Cellebration Wellness CEO Tim Kopatich said “we are honored to be partners with the Retired NFL Players Congress and offer their members and families our healing therapies. Their mission is especially important to both of us, as we help their members live longer and healthier lives. Our stem cell wellness center will treat current and retired players who may be suffering from debilitating orthopedic, chronic traumatic encephalopathy (CTE) and other pain management concerns.”

Bob Grant, the CEO of the NFL Retired Players Congress, noted that “many retired players have long standing injury symptoms” and that a significant number have already inquired about receiving stem cell treatments. Mr. Grant added that they looked at a number of Stem Cell providers but selected Cellebration Wellness because of the companies groundbreaking therapies based on over 25 years of research performed by Cellebration’s scientific team.

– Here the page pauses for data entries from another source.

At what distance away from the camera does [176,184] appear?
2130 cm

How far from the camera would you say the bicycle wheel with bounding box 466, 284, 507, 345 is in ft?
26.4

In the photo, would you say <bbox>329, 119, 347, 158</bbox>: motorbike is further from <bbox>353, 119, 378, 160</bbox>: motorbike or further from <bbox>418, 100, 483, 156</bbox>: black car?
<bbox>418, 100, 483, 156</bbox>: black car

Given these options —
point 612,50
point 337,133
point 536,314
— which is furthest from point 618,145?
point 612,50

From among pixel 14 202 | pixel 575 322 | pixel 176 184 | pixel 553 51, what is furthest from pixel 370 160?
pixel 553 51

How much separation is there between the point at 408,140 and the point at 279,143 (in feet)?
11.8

Kopatich added that Cellebration is excited to be teaming up with the Retired Players Congress and the support it receives from the NFL Players Association, the NFL Player Care Foundation, and the National Football League.  The Players Congress anticipates sending 100 current and former players annually for treatment at Cellebration Wellness.

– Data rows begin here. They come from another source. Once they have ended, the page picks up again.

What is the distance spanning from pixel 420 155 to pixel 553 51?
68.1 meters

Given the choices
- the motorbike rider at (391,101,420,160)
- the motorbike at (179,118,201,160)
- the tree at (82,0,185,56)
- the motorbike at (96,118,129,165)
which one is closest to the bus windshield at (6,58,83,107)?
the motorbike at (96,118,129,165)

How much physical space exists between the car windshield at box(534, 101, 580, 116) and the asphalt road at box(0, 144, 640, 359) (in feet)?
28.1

The Players Congress was launched in 2013 to benefit the more than 19,000 NFL veterans and their family members. The organization’s mission is to assist retired players, families, widows, and various community causes.

Cellebration Wellness is a subsidiary of San Diego, California based Cellebration Life Sciences, Inc., a leading world-class stem cell research company.  Anand Srivastava, PhD, is the company’s chairman and chief science officer, is considered by many to be the “Father of Stem Cell Research.”

Illnesses treated at the Cellebration Wellness Center in Avenida Escazu include COPD, Diabetes type 1 and 2, Crohn’s Disease, Lupus, Multiple Sclerosis, Psoriasis, Rheumatoid Arthritis, and Spinal Cord Injuries as well as providing anti-aging and rejuvenation therapies and treatments for orthopedic and pain management concerns.